- _Extract provided_:

* * * * * * *

The Brennan Center’s television data for Iowa, Illinois and Colorado were gathered by TNS Media Intelligence/CMAG, which captures satellite data in major U.S. television markets. Leading up to the November elections, the Brennan Center is releasing real-time reports on television advertising in state Supreme Court elections, based on the TNS/CMAG data. Links to videos and storyboards of all TV ads aired in judicial elections this fall can be found on the Brennan Center’s “Buying Time 2010” website, by clicking here.
The Iowa TV ad, aired by a group called “Iowa for Freedom” that is linked to the American Family Association and the National Organization for Marriage, alleges that “activist judges on Iowa’s supreme court have become political, ignoring the will of voters and imposing same-sex marriage on Iowa. . . . What will they do to other long-established Iowa traditions and rights?”
The ad aired in Des Moines, Cedar Rapids and Sioux City, at an estimated ad-purchase cost of $121,360, according to TNS/CMAG data. The American Family Association, based in Mississippi, and National Organization for Marriage, based in New Jersey, played active roles in California’s Proposition 8 campaign to ban same-sex marriage.
Justice Kilbride began airing a biographical ad in the Peoria, Illinois, TV market in which he narrates, saying: “I am not a politician. I am a husband, a father and grandfather. . . . As a judge, I’ve tried every day to be fair and evenhanded, and most of all, to make sure the law works for everyone, not just the wealthy and well connected.”
The Colorado Bar Association ad, which has run since August, does not directly refer to the three justices seeking retention, but interviewed typical voters who say they know little about judicial candidates, and urged voters to go to a voter-information site. That ad aired 626 times, at an estimated air-time cost of $87,000.
Including ads aired earlier this year in primaries in Alabama, Arkansas and Idaho, more than $1.2 million has been spent on TV ad time in 2010, according to TNS/CMAG.

* * * * * * *

- _Data supplied_:
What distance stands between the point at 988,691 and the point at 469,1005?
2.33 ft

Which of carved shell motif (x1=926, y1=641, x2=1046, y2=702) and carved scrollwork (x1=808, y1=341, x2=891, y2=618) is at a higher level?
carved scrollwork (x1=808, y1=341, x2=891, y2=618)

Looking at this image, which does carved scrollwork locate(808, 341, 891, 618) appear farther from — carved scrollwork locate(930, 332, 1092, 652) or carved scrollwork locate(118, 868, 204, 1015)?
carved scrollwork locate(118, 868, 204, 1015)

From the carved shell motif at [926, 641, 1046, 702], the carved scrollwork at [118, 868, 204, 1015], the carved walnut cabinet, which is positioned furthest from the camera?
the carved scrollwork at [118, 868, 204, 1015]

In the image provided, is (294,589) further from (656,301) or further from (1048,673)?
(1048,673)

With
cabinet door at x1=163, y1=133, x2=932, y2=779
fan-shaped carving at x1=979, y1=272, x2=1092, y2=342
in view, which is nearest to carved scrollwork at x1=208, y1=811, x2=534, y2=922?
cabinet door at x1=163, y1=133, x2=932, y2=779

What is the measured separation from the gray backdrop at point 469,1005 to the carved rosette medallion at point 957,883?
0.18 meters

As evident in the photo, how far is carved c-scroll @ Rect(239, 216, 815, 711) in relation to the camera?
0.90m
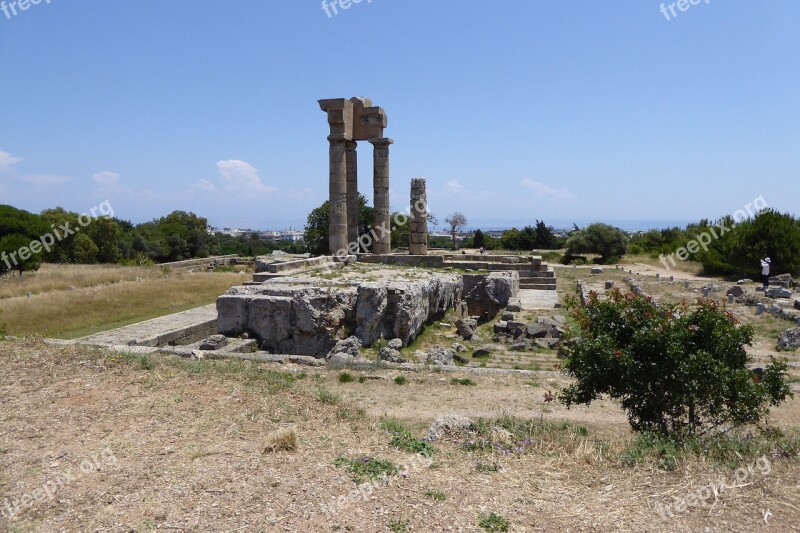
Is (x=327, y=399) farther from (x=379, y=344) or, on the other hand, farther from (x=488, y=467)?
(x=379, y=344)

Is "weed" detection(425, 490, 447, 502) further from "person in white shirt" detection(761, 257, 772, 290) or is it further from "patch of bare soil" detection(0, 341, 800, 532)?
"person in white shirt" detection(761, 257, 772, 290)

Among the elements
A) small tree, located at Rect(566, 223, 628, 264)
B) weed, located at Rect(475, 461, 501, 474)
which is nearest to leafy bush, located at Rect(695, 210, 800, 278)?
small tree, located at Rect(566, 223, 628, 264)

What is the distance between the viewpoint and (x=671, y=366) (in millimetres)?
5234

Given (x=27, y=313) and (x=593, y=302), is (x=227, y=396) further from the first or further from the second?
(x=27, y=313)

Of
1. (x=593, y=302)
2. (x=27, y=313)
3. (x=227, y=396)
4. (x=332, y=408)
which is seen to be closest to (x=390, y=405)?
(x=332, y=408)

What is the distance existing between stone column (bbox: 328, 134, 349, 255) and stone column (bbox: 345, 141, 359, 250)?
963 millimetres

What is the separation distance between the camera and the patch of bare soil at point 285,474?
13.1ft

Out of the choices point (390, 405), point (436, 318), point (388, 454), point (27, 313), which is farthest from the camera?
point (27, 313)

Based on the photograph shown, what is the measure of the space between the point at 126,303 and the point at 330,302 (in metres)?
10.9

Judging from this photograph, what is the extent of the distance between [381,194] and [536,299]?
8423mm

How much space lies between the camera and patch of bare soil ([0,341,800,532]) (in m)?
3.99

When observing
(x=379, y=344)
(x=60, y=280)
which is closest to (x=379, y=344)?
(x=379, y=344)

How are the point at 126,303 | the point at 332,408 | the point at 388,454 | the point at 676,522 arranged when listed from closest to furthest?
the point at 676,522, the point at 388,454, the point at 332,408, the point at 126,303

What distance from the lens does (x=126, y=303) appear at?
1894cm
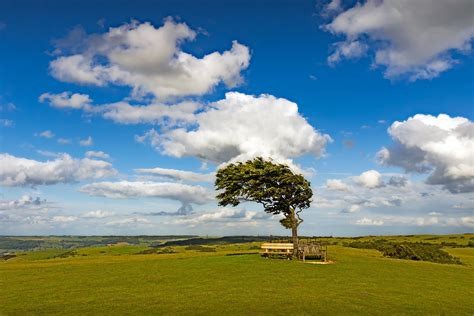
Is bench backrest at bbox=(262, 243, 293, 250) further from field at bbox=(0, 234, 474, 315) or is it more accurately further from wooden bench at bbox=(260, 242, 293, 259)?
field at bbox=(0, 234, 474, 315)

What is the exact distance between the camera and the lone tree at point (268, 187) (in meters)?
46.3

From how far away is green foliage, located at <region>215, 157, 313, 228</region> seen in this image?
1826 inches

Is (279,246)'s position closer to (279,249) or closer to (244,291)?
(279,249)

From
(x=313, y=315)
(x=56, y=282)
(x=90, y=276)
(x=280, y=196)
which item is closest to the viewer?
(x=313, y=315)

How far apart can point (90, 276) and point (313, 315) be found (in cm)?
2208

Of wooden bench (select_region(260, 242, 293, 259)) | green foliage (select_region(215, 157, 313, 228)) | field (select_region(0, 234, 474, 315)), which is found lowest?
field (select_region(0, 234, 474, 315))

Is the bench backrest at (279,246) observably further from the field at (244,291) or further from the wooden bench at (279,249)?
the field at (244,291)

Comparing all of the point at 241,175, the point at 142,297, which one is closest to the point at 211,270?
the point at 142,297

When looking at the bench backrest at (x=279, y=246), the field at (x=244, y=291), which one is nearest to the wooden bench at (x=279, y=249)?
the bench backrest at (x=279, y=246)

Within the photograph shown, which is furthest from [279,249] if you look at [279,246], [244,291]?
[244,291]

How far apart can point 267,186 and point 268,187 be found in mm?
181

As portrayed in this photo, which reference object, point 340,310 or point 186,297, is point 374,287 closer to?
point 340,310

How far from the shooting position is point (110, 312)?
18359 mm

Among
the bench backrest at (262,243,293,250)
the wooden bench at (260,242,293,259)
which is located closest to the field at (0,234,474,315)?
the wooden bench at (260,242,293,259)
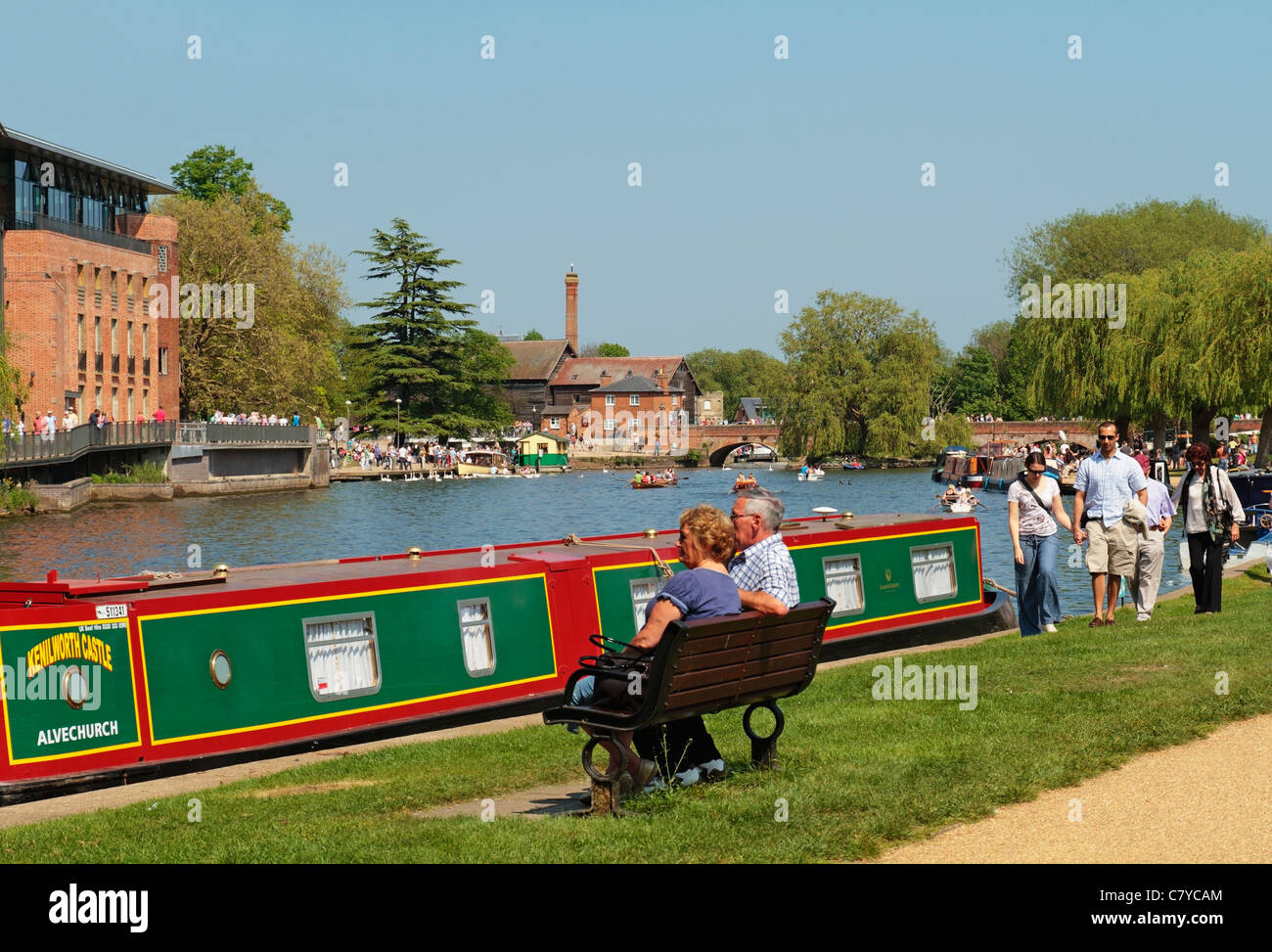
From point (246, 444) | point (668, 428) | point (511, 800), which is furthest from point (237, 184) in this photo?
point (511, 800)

* * * * * * *

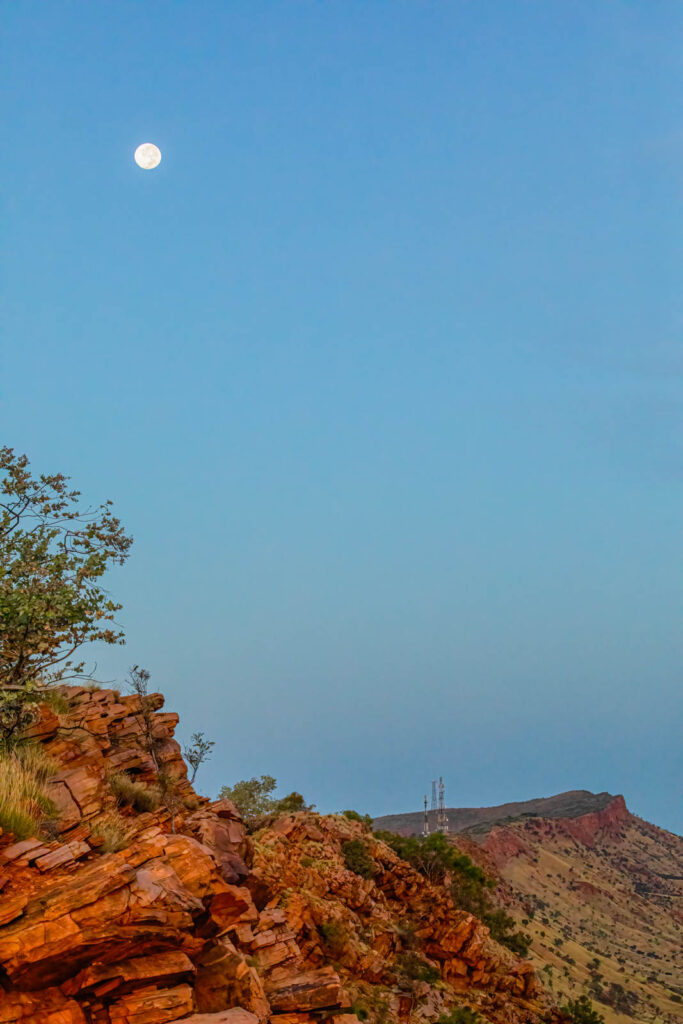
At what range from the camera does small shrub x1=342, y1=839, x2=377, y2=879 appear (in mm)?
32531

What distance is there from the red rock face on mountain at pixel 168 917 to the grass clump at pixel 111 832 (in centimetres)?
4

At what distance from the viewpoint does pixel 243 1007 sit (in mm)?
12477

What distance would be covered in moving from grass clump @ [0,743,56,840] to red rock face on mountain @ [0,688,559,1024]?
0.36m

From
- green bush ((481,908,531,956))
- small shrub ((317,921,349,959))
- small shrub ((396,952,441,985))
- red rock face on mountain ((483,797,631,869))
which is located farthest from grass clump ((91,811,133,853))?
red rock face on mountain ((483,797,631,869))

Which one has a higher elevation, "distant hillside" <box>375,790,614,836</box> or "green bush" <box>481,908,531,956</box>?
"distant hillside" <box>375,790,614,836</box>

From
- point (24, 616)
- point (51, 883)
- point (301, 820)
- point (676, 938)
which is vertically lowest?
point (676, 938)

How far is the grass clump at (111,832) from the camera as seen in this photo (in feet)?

* * * * * * *

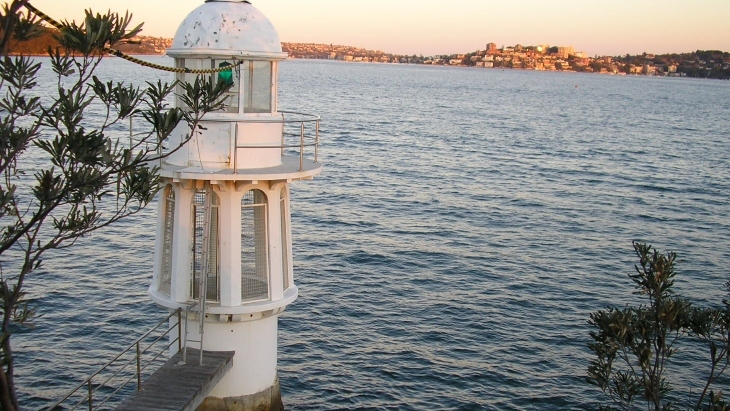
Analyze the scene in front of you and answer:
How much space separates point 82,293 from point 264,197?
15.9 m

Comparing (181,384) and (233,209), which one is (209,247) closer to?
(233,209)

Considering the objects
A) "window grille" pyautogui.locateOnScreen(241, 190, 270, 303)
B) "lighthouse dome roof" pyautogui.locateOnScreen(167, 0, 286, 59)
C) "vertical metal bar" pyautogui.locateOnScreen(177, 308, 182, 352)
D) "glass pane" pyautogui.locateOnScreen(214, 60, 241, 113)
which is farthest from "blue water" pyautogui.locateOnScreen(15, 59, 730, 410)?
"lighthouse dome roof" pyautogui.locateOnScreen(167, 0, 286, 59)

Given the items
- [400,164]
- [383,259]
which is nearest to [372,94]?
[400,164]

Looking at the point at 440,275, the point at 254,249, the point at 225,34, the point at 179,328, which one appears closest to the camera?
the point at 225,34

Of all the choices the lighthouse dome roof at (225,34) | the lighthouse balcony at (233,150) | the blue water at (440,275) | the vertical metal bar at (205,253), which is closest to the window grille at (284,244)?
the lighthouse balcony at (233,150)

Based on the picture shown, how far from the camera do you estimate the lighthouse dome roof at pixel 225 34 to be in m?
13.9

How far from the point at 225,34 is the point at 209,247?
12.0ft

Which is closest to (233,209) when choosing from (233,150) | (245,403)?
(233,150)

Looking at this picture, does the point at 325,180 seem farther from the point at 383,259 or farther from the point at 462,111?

* * * * * * *

- _Instructions_:
1: Could you condense the paragraph of the judicial-election ad report that begins "The Colorado Bar Association ad" into a short bulleted list that keeps its main facts?
2: Can you write what comes next in the report on TV ads in judicial elections, picking up after its last sentence?

- _Answers to each task_:
1:
- The Colorado Bar Association ad has run since August.
- It does not directly mention the three justices seeking retention.
- It interviews typical voters who say they know little about judicial candidates, and it urges voters to visit a voter-information site.
- It aired 626 times at an estimated air-time cost of $87,000.

2:
Including 2009 TV spending in Pennsylvania, Wisconsin and Louisiana, total TV spending for 2009–10 is $9.4 million. The most expensive two-year cycle to date is 2007–08, when an estimated $26.6 million was spent on state high-court TV ads, by candidates and independent special-interest groups.
The Justice at Stake Campaign is a nonpartisan national partnership working to keep our courts fair, impartial and free from special-interest and partisan agendas. In states across America, Campaign partners work to protect our courts through public education, grass-roots organizing and reform. The Campaign provides strategic coordination and brings organizational, communications and research resources to the work of its partners and allies at the national, state and local levels. For more information, visit www.justiceatstake.org.
The Brennan Center for Justice at New York University School of Law is a nonpartisan public policy and law institute that focuses on fundamental issues of democracy and justice. The Center works on issues including judicial independence, voting rights, campaign finance reform, racial justice in criminal law and presidential power in the fight against terrorism. Part think tank, part public interest law firm, part advocacy group, the Brennan Center combines scholarship, legislative and legal advocacy, and communications to win meaningful, measurable change in the public sector. For more information, visit www.brennancenter.org.
All data on ad airings and spending on ads are calculated and prepared by TNS Media Intelligence/CMAG, which captures satellite data in that nation’s largest media markets. CMAG’s calculations do not reflect ad agency commissions or the costs of producing advertisements. The costs reported here therefore understate actual expenditures; the estimates are useful principally for purposes of comparison of relative spending levels across states.